The main process on the node is the node server. The node server communicates with the root and manages other processes on the node. User jobs are executed by the job server processes. Each job has its own job server processes. The job server manages all aspects of job execution, such as controlling user commands and the copying of files.
EnFuzion provides a wide range of load monitoring options for the node hosts. These options specify when a computer is idle and when it is available to execute user jobs. Examples of load monitoring options include 'no interactive use', 'sufficient available RAM', 'sufficient available disk space', and 'low CPU load'. Options are controlled by system administrators to provide optimal utilization of resources in their computing environment. See Chapter 7.
EnFuzion implements the concept of a user. All interactions with EnFuzion at run time are assigned an owner user ID. This owner assignment is used in accounting reports to identify the work done by a single user or to restrict user actions.
A user is identified by a string in the form <user>@<host_name>. By default, <user> is the account name of the user that is submitting the run and <host_name> is the host name of the computer where the submission is performed. <host_name> is usually the fully qualified domain name (FQDN) of the host. If the domain name is not set, but the host name is, it is equal to the host name. Otherwise, it is the IP address of the local host. If EnFuzion is unable to determine the default user ID string, a generic anonymous user ID is assigned as the run owner.
The default user ID string can be changed by the EnFuzion administrator through a configuration file on the EnFuzion root system.
An EnFuzion user ID is assigned to each run, when the run is submitted for execution. The user assignment cannot be changed later.
To enhance security and simplify usage, EnFuzion delegates the task of user identification to the operating system of the submit computer. When a user connects to EnFuzion for the first time, the user account name on the submit computer and the submit computer host and domain name are used to form a user identification string, which is sent to the Dispatcher on the root system.

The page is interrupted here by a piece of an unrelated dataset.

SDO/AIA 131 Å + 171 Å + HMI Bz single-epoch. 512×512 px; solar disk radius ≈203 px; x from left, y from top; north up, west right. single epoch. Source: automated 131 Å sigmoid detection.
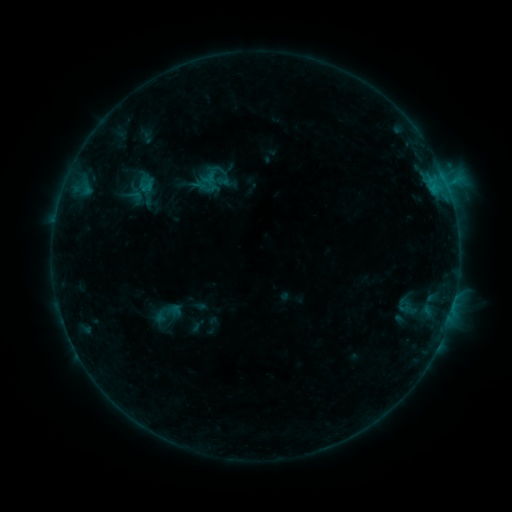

The EnFuzion user cannot influence the user assignment.
If the run is submitted through a command line, this user identification and assignment are done transparently to the EnFuzion user.
If the run is submitted through a web browser, then the EnFuzion user must perform a login. Otherwise, a generic anonymous user ID is assigned as the run owner. The user performs a login by using an identification file that was generated by the EnFuzion enfcmd command line utility.
An administrator can restrict actions that regular EnFuzion users can perform. By default, there are no restrictions and any EnFuzion user can perform any action.
Privilege enforcement is turned on by the administrator in a configuration file on the EnFuzion root system. This enforcement restricts actions of regular EnFuzion users. They can only add new runs and control runs that they own. They are not allowed to control the cluster by performing actions, such as removing a run owned by another user, adding and removing nodes, shutting down the cluster, and modifying cluster and node settings and properties.
Even if the privilege enforcement is turned on, there are no restrictions on actions by the users that are identified as EnFuzion administrators. These users are enumerated in a configuration file on the EnFuzion root system.
EnFuzion users can be grouped by the administrator in order to report combined activities of related users. Users can be members of one or more user groups.
Groups are useful to generate combined activity reports for different departments or group projects.